Deliverance ministries are usually based on instances of exorcism in the gospels and Acts. Three verses that are commonly used to justify them are as follows:
“Calling the Twelve to Him, He sent them out two by two and gave them authority over evil spirits” (Mk. 6:7).
“These signs will accompany those who believe: In My name they will drive out demons” (Mk 16:17).
“Therefore confess your sins to each other and pray for each other so that you may be healed. The prayer of a righteous man is powerful and effective” (Jas. 5:16).
It is not clear that the signs, wonders and miracles described in the gospels and Acts are available to Christians today. Instead, they were God’s confirmation of the ministry of Christ and the early Church (Heb. 2:3-4). Also, in context, the verses above do not support deliverance ministry. For example, Mark 6:7 was addressed to the apostles, who were a distinct group among the early believers (1 Cor. 12:28-29). The statement in Mark 16:17 is followed by, “they will pick up snakes with their hands; and when they drink deadly poison, it will not hurt them at all” (Mk. 16:18). Clearly, this occurred in the early Church, but we should not expect it today. The context of James 5:13-20 is the restoration of a backslider. In this case, physical healing is connected with forgiveness of sins, so presumably this sickness was a result of a sin, not demon influence.
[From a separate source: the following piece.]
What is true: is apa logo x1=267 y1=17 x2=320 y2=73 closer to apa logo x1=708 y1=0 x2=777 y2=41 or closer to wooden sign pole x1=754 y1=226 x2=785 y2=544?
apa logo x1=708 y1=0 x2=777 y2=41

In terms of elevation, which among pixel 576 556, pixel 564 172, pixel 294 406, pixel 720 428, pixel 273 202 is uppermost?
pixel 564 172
The meaning of James 5:16 is that when we sin against someone else, we should be prompt to confess this sin to the person we have wronged.
The idea of needing deliverance from demons goes against the fact that demons have no power other than that given them by God (Job 1:6-12; 2:1-6). We are commanded to fear God, not demons. God controls the world, demons do not (Mt. 4:8-11). They can’t separate us from God’s love (Rom. 8:38).
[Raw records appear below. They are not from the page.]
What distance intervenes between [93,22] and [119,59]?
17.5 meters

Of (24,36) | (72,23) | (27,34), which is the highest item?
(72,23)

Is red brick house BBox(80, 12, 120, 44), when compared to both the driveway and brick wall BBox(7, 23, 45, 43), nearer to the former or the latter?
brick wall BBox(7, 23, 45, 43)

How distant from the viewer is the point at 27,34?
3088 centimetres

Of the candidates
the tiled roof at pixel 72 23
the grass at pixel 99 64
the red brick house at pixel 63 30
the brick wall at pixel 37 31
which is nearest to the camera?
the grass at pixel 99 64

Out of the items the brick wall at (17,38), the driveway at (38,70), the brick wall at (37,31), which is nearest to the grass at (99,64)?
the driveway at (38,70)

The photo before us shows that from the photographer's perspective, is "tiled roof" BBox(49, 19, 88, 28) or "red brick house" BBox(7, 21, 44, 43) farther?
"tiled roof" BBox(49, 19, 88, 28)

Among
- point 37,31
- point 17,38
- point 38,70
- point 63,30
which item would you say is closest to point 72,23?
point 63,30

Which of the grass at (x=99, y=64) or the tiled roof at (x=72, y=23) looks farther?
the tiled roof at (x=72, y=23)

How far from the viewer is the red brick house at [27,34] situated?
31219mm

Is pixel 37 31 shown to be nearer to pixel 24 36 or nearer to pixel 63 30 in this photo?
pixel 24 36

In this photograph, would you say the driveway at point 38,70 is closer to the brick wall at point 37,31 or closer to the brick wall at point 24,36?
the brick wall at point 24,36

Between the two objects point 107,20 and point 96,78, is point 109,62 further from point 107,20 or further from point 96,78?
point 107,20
As Christians we should not become obsessed with Satan or demons and blame outside influences for our problems instead of our own sinful nature. This makes it difficult to take responsibility for our behavior and leads to seeking deliverance instead of repentance. It also makes us feel incapable of resisting our spiritual enemy and needing to rely on others for deliverance.
Should I get involved?
If we wish to live victorious lives and overcome Satan, we need to obey the Scriptures and apply their principles with wisdom to our lives (Rom. 16:19-20). Satan is not crushed under our feet by miracles or a deliverance ministry.
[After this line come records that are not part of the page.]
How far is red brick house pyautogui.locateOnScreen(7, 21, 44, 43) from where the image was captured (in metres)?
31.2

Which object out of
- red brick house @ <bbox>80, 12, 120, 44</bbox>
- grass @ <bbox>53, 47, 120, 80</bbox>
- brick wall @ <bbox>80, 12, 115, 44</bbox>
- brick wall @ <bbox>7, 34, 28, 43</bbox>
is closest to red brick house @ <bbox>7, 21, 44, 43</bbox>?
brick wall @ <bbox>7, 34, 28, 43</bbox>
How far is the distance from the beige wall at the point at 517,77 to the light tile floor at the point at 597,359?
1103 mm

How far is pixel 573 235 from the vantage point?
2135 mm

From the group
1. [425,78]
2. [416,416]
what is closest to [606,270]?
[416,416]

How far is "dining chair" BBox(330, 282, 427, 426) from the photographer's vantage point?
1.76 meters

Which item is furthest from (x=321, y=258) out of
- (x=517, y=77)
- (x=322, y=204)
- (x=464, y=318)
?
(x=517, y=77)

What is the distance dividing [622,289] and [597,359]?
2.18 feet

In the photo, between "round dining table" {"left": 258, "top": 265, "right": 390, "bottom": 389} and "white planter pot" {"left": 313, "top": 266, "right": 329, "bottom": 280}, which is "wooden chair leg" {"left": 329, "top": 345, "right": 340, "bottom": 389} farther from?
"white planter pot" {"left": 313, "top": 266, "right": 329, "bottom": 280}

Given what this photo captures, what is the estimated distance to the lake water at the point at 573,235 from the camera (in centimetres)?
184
In the Old Testament, God prohibited His followers from seeking to make contact with demons (Lev. 19:26,31; 20:6,27; Dt. 18:9-13; Jer. 27:9-10). According to the New Testament, every Christian is capable of resisting Satan through the Holy Spirit (1 Cor. 10:13; Eph. 6:11; 1 Pet. 5:6-11). “Submit yourselves, then, to God. Resist the devil and he will flee from you” (Jas. 4:7).
Instead of relying on a deliverance ministry to bring wholeness to our lives, we should pray daily that God may “lead us not into temptation, but deliver us from the evil one” (Mt. 6:13), and stand against the enemy by living in the power of the gospel (Rom. 1:16; Eph. 6:10-20).